A dragon coughed a gout of flame, and Koba’s eyes reflected the fire. Bronstein looked into those eyes of flame and knew that if Lenin let Koba loose the men before he—Bronstein—launched his dragons, then he had lost. There would be no place for him in that new Russia. The land would be ruled by Georgian murderers and cutthroat thieves—new kruks to replace the old, and the proletariat worse off than before. Not the Eden he’d dreamed of. And the Jews? Well, they, of course, would be blamed.

“Lenin,” Bronstein said, as firmly as he could. “The dragons are ready.”

“Truly?” Lenin asked, not looking back.

“Yes, Comrade.”

Lenin waited just a beat, nothing more, then said, “Then let them fly.”

Bronstein nodded to Lenin’s back and practically leapt toward the dragons. “Fly!” he shouted. “Let them fly!”

The command was repeated down the line. Talon-boys dashed bravely beneath broad, scaly chests to cut the webbings that held the dragons’ claws together.

“Fly!” Bronstein shouted, and the handlers let slip the rings that held the pronged collars tight to the dragons’ necks, before scurrying back, as the beasts were now free to gnash and nip with teeth the size of scythe blades.

“Fly!” the lashers shouted as they cracked their long whips over the dragons’ heads. But the dragons needed no encouragement. They were made for this. For the night sky, the cool air, the fire from above.

“Fly,” Bronstein said softly as giant wings enveloped the moon, and the Red Terror took to the skies.

The last of the beasts to take flight was the first hatched and the largest, the leader of the brood. Dragons, like modern man it seemed, led from the rear. As the beast stood poised on an outcropping, wings outspread and testing the night air, it craned its long neck back to look directly at Bronstein, who felt a wave of heat and fury wash over him, through him. The heat was the dragon’s, but he recognized the fury as his own. He wanted to burn the country as badly as the dragons did. He wanted to punish them for Siberia. For his people. For himself.

The dragon bared its teeth in a reptilian smile and leapt into the air.

Bronstein suddenly knew that he had indeed spent too long a time with the dragons.
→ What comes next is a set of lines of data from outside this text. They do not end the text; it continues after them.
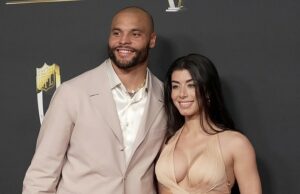 Dak Prescott e a noiva Sarah Jane Ramos cancelam oficialmente o luxuoso casamento no Lago Como enquanto informam aos convidados sobre uma ‘decisão difícil’ Dak Prescott e Sarah Jane Ramos informaram aos convidados que seu casamento foi cancelado
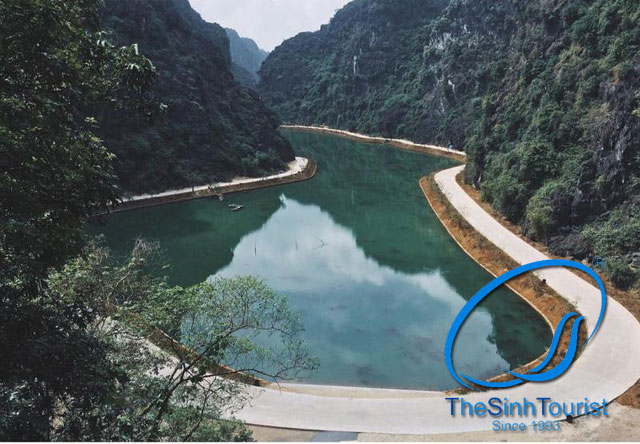 Động Am Tiên ở Ninh Bình có cảnh đẹp vô cùng hấp dẫn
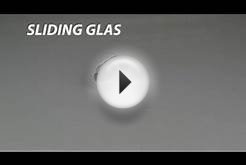 Sliding Glass Door Lock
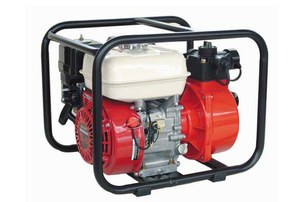 Landwirtschaft liche Bewässerungs pumpe Benzin-oder Gas pumpe Benzin-Wasserpumpe für Bewässerungen - Product Image 4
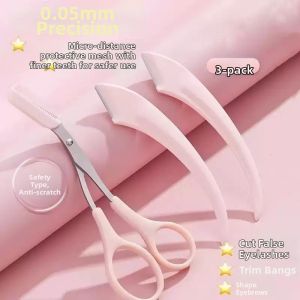 Beginner Friendly Safety Eyebrow Grooming Kit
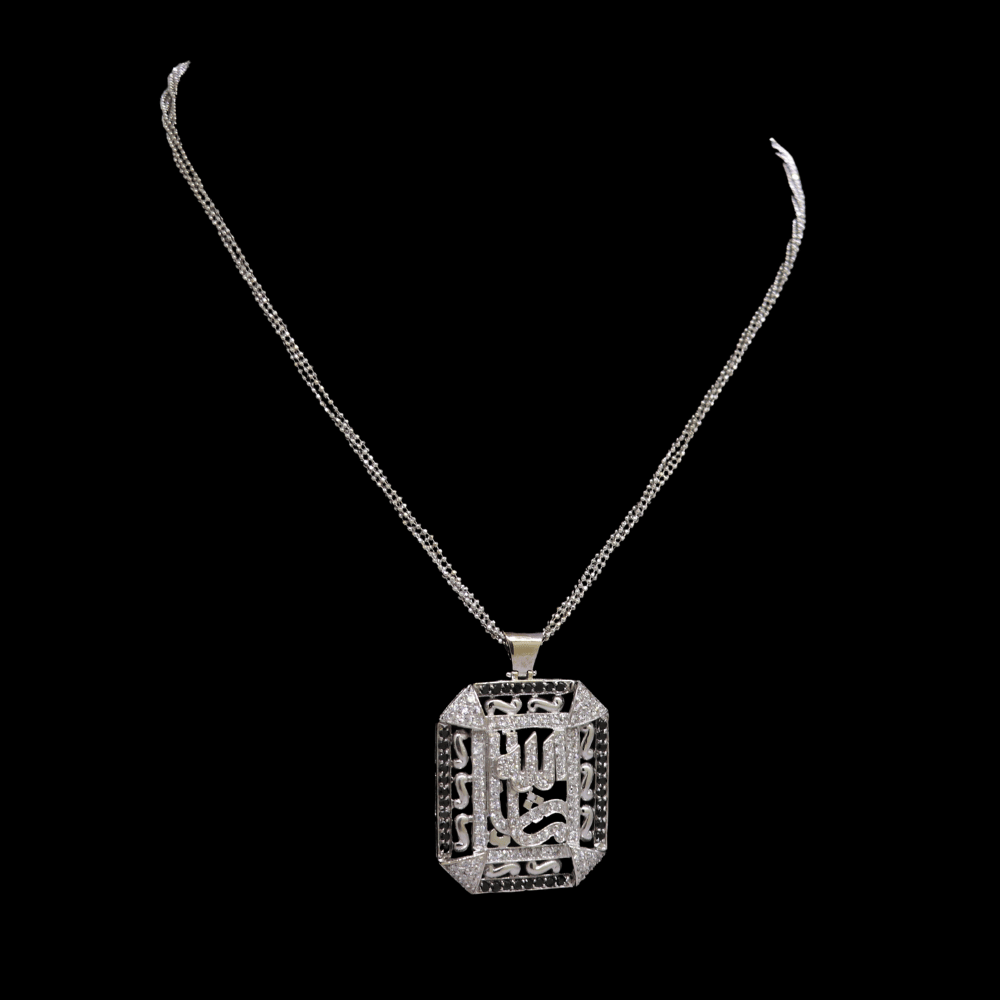 18K Gold Necklace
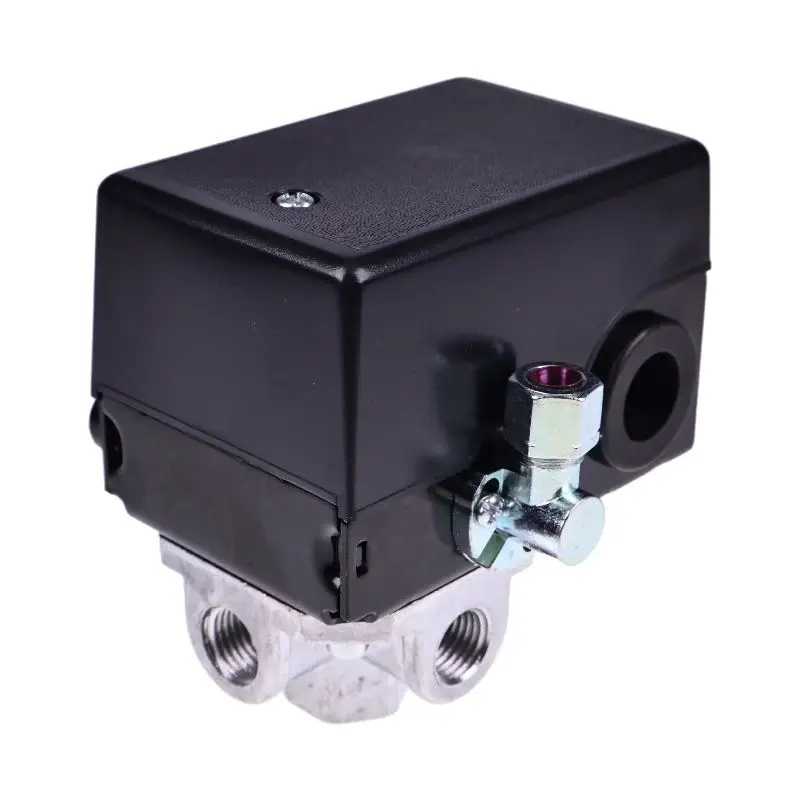 FridayParts 95-125 PSI Pressure Switch 034-0137 for Coleman Air Compressor BL6506016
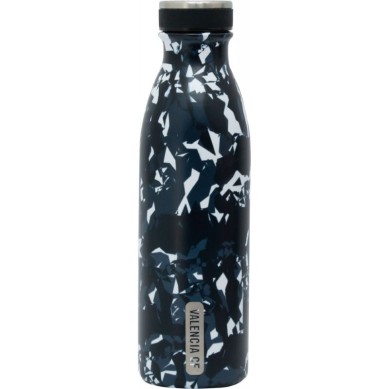 Botella Térmica de Acero Inoxidable Tandem 500 ML Azul Soles y Lunas  993340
I have become them. Their rage. Their fire.

He looked over to Lenin and saw hot fury in his slitted eyes as well.

But he has spent so little time with them…. Another thought, more profound, pushed that one away: Some men are born dragons, and some become them.

And the rest flee or are burnt to ash.

He watched in horror as Lenin turned to Koba. “Release your men to do their duty, as well.” And Koba laughed in answer, waving his hand.

Bronstein saw Koba’s men scurry away and knew for certain that Russia was lost. Releasing the dragons was a mistake; releasing Koba’s men was a disaster. Borutsch had been right all along.

It will be years before we struggle out of these twin terrors from land and sky. What I wanted was a clean start. But this is not it. He shivered in the cold.

I need warmth, he realized suddenly. By that he did not mean a stove in a tunnel, a cup of tea, schnapps. I want palm trees. Soft music. Women with smiling faces. I want to live a long and merry life, with a zaftik wife. He thought of Greece, southern Italy, Mexico. For if the Russian winter cannot quell the hot fury in me, perhaps some southern heat can mask it.

The dragon wings were but a murmur now. And the shouts of men.